**Problem description**.
Return the entries in full, exactly as written.

**Data for this task**.

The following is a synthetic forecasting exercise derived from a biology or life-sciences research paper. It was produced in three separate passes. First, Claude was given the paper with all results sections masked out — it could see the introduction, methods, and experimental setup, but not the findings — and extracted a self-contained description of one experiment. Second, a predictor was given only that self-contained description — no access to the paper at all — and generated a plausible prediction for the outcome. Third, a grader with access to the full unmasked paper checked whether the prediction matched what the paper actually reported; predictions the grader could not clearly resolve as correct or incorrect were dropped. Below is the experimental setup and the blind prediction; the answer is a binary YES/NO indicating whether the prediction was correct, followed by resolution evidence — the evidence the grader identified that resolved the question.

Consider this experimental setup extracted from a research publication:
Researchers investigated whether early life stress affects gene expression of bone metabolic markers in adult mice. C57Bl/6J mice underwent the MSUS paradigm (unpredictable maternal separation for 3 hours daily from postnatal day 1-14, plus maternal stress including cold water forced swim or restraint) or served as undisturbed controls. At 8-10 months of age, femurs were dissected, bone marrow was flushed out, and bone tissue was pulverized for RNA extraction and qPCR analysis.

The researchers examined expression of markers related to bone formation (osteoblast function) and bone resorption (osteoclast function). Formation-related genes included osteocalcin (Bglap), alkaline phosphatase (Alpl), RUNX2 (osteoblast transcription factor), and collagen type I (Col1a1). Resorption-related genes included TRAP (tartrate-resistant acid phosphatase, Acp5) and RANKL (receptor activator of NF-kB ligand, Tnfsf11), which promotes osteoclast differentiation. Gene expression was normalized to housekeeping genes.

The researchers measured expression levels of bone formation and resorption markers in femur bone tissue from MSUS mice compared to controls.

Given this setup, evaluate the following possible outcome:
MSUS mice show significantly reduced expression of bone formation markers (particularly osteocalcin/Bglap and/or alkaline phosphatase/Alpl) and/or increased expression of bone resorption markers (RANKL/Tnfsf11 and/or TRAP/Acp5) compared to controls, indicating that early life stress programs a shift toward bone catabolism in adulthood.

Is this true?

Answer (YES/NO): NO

**Solution for this problem**.
The following is a synthetic forecasting exercise derived from a biology or life-sciences research paper. It was produced in three separate passes. First, Claude was given the paper with all results sections masked out — it could see the introduction, methods, and experimental setup, but not the findings — and extracted a self-contained description of one experiment. Second, a predictor was given only that self-contained description — no access to the paper at all — and generated a plausible prediction for the outcome. Third, a grader with access to the full unmasked paper checked whether the prediction matched what the paper actually reported; predictions the grader could not clearly resolve as correct or incorrect were dropped. Below is the experimental setup and the blind prediction; the answer is a binary YES/NO indicating whether the prediction was correct, followed by resolution evidence — the evidence the grader identified that resolved the question.

Consider this experimental setup extracted from a research publication:
Researchers investigated whether early life stress affects gene expression of bone metabolic markers in adult mice. C57Bl/6J mice underwent the MSUS paradigm (unpredictable maternal separation for 3 hours daily from postnatal day 1-14, plus maternal stress including cold water forced swim or restraint) or served as undisturbed controls. At 8-10 months of age, femurs were dissected, bone marrow was flushed out, and bone tissue was pulverized for RNA extraction and qPCR analysis.

The researchers examined expression of markers related to bone formation (osteoblast function) and bone resorption (osteoclast function). Formation-related genes included osteocalcin (Bglap), alkaline phosphatase (Alpl), RUNX2 (osteoblast transcription factor), and collagen type I (Col1a1). Resorption-related genes included TRAP (tartrate-resistant acid phosphatase, Acp5) and RANKL (receptor activator of NF-kB ligand, Tnfsf11), which promotes osteoclast differentiation. Gene expression was normalized to housekeeping genes.

The researchers measured expression levels of bone formation and resorption markers in femur bone tissue from MSUS mice compared to controls.

Given this setup, evaluate the following possible outcome:
MSUS mice show significantly reduced expression of bone formation markers (particularly osteocalcin/Bglap and/or alkaline phosphatase/Alpl) and/or increased expression of bone resorption markers (RANKL/Tnfsf11 and/or TRAP/Acp5) compared to controls, indicating that early life stress programs a shift toward bone catabolism in adulthood.

Is this true?

Answer (YES/NO): NO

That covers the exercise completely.